Thursday offered up a worrisome economic data-point that was mostly brushed aside by the popular press, but was noted here. There was an alarming inventory build at the wholesale level, which could be indicative of an abrupt drop off of demand for goods. Given the recent deterioration seen and documented here in other data, this economic warning should not go unnoted or unnoticed.
The economic data schedule for Thursday produced the latest Wholesale Trade Report. In this report for the month of March, wholesale inventories rose 0.4%, matching economists' expectations and bettering the 0.3% decline of the month before. The result would have been welcomed if not for one important bit of information, also found within the report.

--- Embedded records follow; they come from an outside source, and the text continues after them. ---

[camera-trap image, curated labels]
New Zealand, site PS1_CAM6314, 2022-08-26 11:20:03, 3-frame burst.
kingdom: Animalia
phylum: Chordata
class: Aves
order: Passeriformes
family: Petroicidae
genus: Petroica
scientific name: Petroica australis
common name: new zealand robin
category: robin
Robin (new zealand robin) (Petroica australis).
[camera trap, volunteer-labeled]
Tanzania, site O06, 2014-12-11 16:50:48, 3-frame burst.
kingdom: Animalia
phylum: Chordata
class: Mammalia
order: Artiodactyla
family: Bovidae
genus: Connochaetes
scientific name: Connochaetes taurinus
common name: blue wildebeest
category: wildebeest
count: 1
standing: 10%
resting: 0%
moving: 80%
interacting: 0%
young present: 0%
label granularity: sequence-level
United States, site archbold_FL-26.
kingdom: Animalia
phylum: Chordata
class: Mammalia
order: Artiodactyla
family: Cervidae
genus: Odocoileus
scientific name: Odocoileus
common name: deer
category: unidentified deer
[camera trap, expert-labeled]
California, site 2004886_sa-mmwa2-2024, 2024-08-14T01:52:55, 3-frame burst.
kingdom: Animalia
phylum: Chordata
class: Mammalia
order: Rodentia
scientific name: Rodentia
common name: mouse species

To really understand this data, we must compare the change in inventory to the monthly change in wholesale sales. Unfortunately, wholesale sales fell 1.6% in March, which is negative in and of itself, unless influenced by high-ticket durable goods or price fluctuation.
A closer look at the data only caused me more concern, outside of auto industry activity. Ford (NYSE:F) and GM (NYSE:GM) can rest somewhat easy for now, as month-to-month auto sales growth of 1.7% exceeded auto inventory growth of 1.2% in March. Another good sign for housing and for companies like Pier 1 Imports (NYSE:PIR) came in furniture sales growth of 0.6% versus inventory growth of 0.2%.
The corporate sector should be uneasy, given that professional equipment sales declined by 1.0% as inventory slipped just 0.3%. Perhaps there's more for Apple (NASDAQ:AAPL) and Dell (NASDAQ:DELL) shareholders to worry about, given that computer equipment sales fell 0.9%, and relative inventory also declined by 1.0%.
This data does not measure manufacturing, which I have been pointing to as a key concern of late. However, both hardware and machinery segments noted significant declines in sales even as inventory increased sharply. This is an area of concern, because it measures durable goods with long lead times from order to delivery, and if inventory is building without sales, it could reflect an abrupt drop in the demand for goods at the end market. Hardware sales fell 1.6% as inventory rose 2.1%, and machinery sales fell 1.5% as machinery inventory rose 1.2%. Metals sales also fell sharply in March, dropping 2.5%, as inventory edged up 0.3%. I believe this is a sign that recent issues at companies like Caterpillar (NYSE:CAT) probably extend more broadly to many other firms.
Considering that inventory continued to grow as sales fell, the inventory-to-sales ratio rose in unhealthy fashion to 1.21, from 1.19 in February. What was especially concerning to me, though, was that nondurable goods sales fell 2.5%, as inventory rose 0.1%. There was weakness in petroleum that could have been effective price affected, but there was also softness in paper and apparel, which might reflect important softness in consumer demand further down the channel.
Investors were not oblivious to the news, as the SPDR S&P 500 (NYSEARCA:SPY) fell 0.4% and the SPDR Dow Jones Industrial Average (NYSEARCA:DIA) declined 0.2%, but those moves were off of recent strength post the jobs report of last Friday; stocks were due for a break in my view. Remembering that employment remains a lagging indicator, and that a good deal of undocumented unemployment continues to plague our economy, we should be skeptical of recent euphoria and wary because economic issues are apparent.
Disclosure: I have no positions in any stocks mentioned, and no plans to initiate any positions within the next 72 hours. I wrote this article myself, and it expresses my own opinions. I am not receiving compensation for it. I have no business relationship with any company whose stock is mentioned in this article.